--- Start DATA PROVIDED ---
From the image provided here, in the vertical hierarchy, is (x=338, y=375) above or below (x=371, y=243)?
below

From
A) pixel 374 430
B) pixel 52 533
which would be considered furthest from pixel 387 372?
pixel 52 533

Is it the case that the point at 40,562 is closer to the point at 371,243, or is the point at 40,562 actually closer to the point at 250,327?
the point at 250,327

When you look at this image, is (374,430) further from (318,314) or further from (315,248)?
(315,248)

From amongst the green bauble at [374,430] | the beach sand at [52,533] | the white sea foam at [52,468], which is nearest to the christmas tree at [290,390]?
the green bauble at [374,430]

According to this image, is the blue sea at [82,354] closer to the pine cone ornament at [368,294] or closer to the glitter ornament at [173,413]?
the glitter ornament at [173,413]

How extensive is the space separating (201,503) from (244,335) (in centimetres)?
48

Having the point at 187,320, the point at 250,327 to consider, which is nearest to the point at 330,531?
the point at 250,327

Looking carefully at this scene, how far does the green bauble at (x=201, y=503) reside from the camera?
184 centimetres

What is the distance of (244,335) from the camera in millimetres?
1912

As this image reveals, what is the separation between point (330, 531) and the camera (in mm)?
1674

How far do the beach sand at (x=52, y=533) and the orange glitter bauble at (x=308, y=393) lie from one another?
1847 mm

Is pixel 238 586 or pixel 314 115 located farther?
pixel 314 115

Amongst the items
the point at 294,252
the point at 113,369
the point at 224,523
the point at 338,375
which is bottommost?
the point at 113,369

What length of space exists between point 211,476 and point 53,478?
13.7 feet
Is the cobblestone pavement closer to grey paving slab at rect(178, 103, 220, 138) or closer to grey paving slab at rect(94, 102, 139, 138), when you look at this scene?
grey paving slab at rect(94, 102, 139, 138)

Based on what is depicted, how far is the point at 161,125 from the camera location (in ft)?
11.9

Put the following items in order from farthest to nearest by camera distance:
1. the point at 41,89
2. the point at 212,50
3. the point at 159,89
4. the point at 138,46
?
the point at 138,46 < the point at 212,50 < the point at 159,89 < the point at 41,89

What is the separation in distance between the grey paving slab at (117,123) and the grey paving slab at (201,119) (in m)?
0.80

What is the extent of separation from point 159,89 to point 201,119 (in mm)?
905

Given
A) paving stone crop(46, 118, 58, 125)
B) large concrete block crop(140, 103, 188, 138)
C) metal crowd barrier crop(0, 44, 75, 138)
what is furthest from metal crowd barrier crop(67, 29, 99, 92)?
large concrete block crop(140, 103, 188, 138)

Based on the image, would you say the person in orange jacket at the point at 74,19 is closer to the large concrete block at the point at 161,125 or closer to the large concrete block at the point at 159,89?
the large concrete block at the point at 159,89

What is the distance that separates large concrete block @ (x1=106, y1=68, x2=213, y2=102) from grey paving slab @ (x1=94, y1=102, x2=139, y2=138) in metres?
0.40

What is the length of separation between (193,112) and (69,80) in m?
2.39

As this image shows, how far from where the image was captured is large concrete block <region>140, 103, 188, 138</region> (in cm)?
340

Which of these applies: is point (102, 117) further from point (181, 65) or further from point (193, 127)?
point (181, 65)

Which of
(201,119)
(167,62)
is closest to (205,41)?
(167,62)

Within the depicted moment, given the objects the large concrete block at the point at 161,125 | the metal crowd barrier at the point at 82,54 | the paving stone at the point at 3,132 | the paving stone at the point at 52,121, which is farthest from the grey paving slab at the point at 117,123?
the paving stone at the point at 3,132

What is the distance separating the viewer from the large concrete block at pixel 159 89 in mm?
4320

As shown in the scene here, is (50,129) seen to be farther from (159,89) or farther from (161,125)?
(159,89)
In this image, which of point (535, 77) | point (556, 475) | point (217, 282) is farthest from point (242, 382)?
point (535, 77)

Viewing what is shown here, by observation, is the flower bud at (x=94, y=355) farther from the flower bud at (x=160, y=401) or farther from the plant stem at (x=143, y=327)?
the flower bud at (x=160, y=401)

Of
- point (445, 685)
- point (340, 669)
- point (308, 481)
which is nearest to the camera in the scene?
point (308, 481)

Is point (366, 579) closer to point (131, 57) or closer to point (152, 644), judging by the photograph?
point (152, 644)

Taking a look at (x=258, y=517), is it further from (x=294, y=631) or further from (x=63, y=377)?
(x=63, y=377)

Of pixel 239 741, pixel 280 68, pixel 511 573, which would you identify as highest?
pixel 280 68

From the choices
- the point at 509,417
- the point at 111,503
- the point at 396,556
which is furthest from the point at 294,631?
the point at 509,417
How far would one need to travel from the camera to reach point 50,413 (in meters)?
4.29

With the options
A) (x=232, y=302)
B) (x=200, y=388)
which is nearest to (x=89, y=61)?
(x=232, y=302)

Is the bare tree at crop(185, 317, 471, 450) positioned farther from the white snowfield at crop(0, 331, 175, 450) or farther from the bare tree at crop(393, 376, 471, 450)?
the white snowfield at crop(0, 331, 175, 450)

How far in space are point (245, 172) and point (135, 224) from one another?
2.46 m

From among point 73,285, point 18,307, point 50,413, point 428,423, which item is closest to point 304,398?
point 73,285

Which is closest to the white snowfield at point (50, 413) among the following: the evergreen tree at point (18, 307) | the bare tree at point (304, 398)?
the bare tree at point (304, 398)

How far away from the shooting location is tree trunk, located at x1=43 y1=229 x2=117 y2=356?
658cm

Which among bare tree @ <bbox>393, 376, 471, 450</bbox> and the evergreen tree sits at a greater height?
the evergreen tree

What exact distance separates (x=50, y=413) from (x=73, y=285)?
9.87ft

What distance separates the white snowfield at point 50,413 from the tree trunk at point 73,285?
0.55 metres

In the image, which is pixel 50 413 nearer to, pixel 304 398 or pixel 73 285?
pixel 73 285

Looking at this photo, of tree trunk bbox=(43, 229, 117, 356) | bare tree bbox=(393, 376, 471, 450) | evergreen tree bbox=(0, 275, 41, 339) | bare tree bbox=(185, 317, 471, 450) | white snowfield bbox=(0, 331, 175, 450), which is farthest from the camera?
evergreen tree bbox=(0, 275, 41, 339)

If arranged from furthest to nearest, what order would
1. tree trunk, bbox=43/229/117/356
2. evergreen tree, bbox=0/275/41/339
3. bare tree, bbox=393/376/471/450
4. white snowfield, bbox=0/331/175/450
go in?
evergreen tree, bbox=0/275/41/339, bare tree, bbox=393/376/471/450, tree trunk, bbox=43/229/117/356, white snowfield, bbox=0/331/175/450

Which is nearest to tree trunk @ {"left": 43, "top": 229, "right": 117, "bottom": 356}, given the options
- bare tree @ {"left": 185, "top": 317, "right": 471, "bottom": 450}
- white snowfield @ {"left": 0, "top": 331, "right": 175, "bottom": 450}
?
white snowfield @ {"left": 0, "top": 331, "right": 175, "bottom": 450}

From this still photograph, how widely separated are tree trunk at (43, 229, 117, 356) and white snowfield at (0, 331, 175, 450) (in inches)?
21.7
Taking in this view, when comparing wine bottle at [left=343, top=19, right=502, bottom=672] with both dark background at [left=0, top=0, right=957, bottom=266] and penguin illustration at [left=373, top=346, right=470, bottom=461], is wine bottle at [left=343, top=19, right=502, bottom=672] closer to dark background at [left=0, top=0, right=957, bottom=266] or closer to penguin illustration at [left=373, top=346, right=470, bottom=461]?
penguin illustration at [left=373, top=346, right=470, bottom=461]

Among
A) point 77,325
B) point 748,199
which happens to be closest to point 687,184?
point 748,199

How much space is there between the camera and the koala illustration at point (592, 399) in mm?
--- End DATA PROVIDED ---
#### WORK REQUIRED:
Copy the material above back out, exactly as written.

#### ANSWER BELOW:
From the image provided here, in the vertical hierarchy, is (x=338, y=375) above or below (x=371, y=243)?
below

From
A) pixel 374 430
B) pixel 52 533
which would be considered furthest from pixel 387 372?
pixel 52 533

Is it the case that the point at 40,562 is closer to the point at 371,243, or is the point at 40,562 actually closer to the point at 250,327?
the point at 250,327

When you look at this image, is (374,430) further from (318,314) or further from (315,248)?
(315,248)

From amongst the green bauble at [374,430] | the beach sand at [52,533] | the white sea foam at [52,468], which is nearest to the christmas tree at [290,390]?
the green bauble at [374,430]

According to this image, is the blue sea at [82,354] closer to the pine cone ornament at [368,294] or closer to the glitter ornament at [173,413]?
the glitter ornament at [173,413]

How extensive is the space separating (201,503) from (244,335) (in centimetres)?
48

Having the point at 187,320, the point at 250,327 to consider, which is nearest to the point at 330,531?
the point at 250,327

Looking carefully at this scene, how far does the green bauble at (x=201, y=503) reside from the camera?
184 centimetres

What is the distance of (244,335) from the camera in millimetres?
1912

As this image reveals, what is the separation between point (330, 531) and the camera (in mm)?
1674

How far do the beach sand at (x=52, y=533) and the orange glitter bauble at (x=308, y=393) lie from one another?
1847 mm

Is pixel 238 586 or pixel 314 115 located farther?
pixel 314 115

Amongst the items
the point at 294,252
the point at 113,369
the point at 224,523
the point at 338,375
which is bottommost?
the point at 113,369

What length of space exists between point 211,476 and point 53,478?
13.7 feet
Is the cobblestone pavement closer to grey paving slab at rect(178, 103, 220, 138) or closer to grey paving slab at rect(94, 102, 139, 138), when you look at this scene?
grey paving slab at rect(94, 102, 139, 138)

Based on what is depicted, how far is the point at 161,125 from the camera location (in ft)?
11.9

Put the following items in order from farthest to nearest by camera distance:
1. the point at 41,89
2. the point at 212,50
3. the point at 159,89
4. the point at 138,46
?
the point at 138,46 < the point at 212,50 < the point at 159,89 < the point at 41,89

What is the separation in distance between the grey paving slab at (117,123) and the grey paving slab at (201,119) (in m)?
0.80

What is the extent of separation from point 159,89 to point 201,119 (in mm)?
905

Given
A) paving stone crop(46, 118, 58, 125)
B) large concrete block crop(140, 103, 188, 138)
C) metal crowd barrier crop(0, 44, 75, 138)
what is furthest from metal crowd barrier crop(67, 29, 99, 92)?
large concrete block crop(140, 103, 188, 138)

Based on the image, would you say the person in orange jacket at the point at 74,19 is closer to the large concrete block at the point at 161,125 or closer to the large concrete block at the point at 159,89?
the large concrete block at the point at 159,89

What is the distance that separates large concrete block @ (x1=106, y1=68, x2=213, y2=102) from grey paving slab @ (x1=94, y1=102, x2=139, y2=138) in metres?
0.40

What is the length of separation between (193,112) and (69,80) in m?
2.39

As this image shows, how far from where the image was captured is large concrete block <region>140, 103, 188, 138</region> (in cm)?
340

Which of these applies: is point (102, 117) further from point (181, 65) or further from point (193, 127)?
point (181, 65)

Which of
(201,119)
(167,62)
is closest to (205,41)?
(167,62)

Within the depicted moment, given the objects the large concrete block at the point at 161,125 | the metal crowd barrier at the point at 82,54 | the paving stone at the point at 3,132 | the paving stone at the point at 52,121, which is farthest from the grey paving slab at the point at 117,123?
the paving stone at the point at 3,132

What is the distance separating the viewer from the large concrete block at pixel 159 89 in mm?
4320

As shown in the scene here, is (50,129) seen to be farther from (159,89) or farther from (161,125)?
(159,89)
In this image, which of point (535, 77) | point (556, 475) | point (217, 282) is farthest from point (242, 382)?
point (535, 77)

Viewing what is shown here, by observation, is the flower bud at (x=94, y=355) farther from the flower bud at (x=160, y=401) or farther from the plant stem at (x=143, y=327)?
the flower bud at (x=160, y=401)

Of
- point (445, 685)
- point (340, 669)
- point (308, 481)
which is nearest to the camera in the scene?
point (308, 481)

Is point (366, 579) closer to point (131, 57) or closer to point (152, 644), judging by the photograph?
point (152, 644)

Taking a look at (x=258, y=517), is it further from (x=294, y=631) or further from (x=63, y=377)?
(x=63, y=377)

Of pixel 239 741, pixel 280 68, pixel 511 573, which would you identify as highest?
pixel 280 68

From the choices
- the point at 509,417
- the point at 111,503
- the point at 396,556
which is furthest from the point at 294,631?
the point at 509,417
How far would one need to travel from the camera to reach point 50,413 (in meters)?
4.29

With the options
A) (x=232, y=302)
B) (x=200, y=388)
which is nearest to (x=89, y=61)?
(x=232, y=302)

Is the bare tree at crop(185, 317, 471, 450) positioned farther from the white snowfield at crop(0, 331, 175, 450) or farther from the bare tree at crop(393, 376, 471, 450)?
the white snowfield at crop(0, 331, 175, 450)

How far in space are point (245, 172) and point (135, 224) from one another?
2.46 m

From among point 73,285, point 18,307, point 50,413, point 428,423, which item is closest to point 304,398?
point 73,285

Which is closest to the white snowfield at point (50, 413) among the following: the evergreen tree at point (18, 307) | the bare tree at point (304, 398)?
the bare tree at point (304, 398)

How far away from the shooting location is tree trunk, located at x1=43 y1=229 x2=117 y2=356?
658cm

Which among bare tree @ <bbox>393, 376, 471, 450</bbox> and the evergreen tree sits at a greater height?
the evergreen tree

What exact distance separates (x=50, y=413) from (x=73, y=285)?
9.87ft

What distance separates the white snowfield at point 50,413 from the tree trunk at point 73,285?
0.55 metres

In the image, which is pixel 50 413 nearer to, pixel 304 398 or pixel 73 285?
pixel 73 285

Looking at this photo, of tree trunk bbox=(43, 229, 117, 356) | bare tree bbox=(393, 376, 471, 450) | evergreen tree bbox=(0, 275, 41, 339) | bare tree bbox=(185, 317, 471, 450) | white snowfield bbox=(0, 331, 175, 450), which is farthest from the camera?
evergreen tree bbox=(0, 275, 41, 339)

If arranged from furthest to nearest, what order would
1. tree trunk, bbox=43/229/117/356
2. evergreen tree, bbox=0/275/41/339
3. bare tree, bbox=393/376/471/450
4. white snowfield, bbox=0/331/175/450
go in?
evergreen tree, bbox=0/275/41/339, bare tree, bbox=393/376/471/450, tree trunk, bbox=43/229/117/356, white snowfield, bbox=0/331/175/450

Which is nearest to tree trunk @ {"left": 43, "top": 229, "right": 117, "bottom": 356}, given the options
- bare tree @ {"left": 185, "top": 317, "right": 471, "bottom": 450}
- white snowfield @ {"left": 0, "top": 331, "right": 175, "bottom": 450}
?
white snowfield @ {"left": 0, "top": 331, "right": 175, "bottom": 450}

From this still photograph, how widely separated are tree trunk at (43, 229, 117, 356) and white snowfield at (0, 331, 175, 450) (in inches)?
21.7
Taking in this view, when comparing wine bottle at [left=343, top=19, right=502, bottom=672] with both dark background at [left=0, top=0, right=957, bottom=266] and penguin illustration at [left=373, top=346, right=470, bottom=461], is wine bottle at [left=343, top=19, right=502, bottom=672] closer to dark background at [left=0, top=0, right=957, bottom=266] or closer to penguin illustration at [left=373, top=346, right=470, bottom=461]?
penguin illustration at [left=373, top=346, right=470, bottom=461]

Among
A) point 77,325
B) point 748,199
which happens to be closest to point 687,184?
point 748,199

How much space is there between the camera and the koala illustration at point (592, 399) in mm?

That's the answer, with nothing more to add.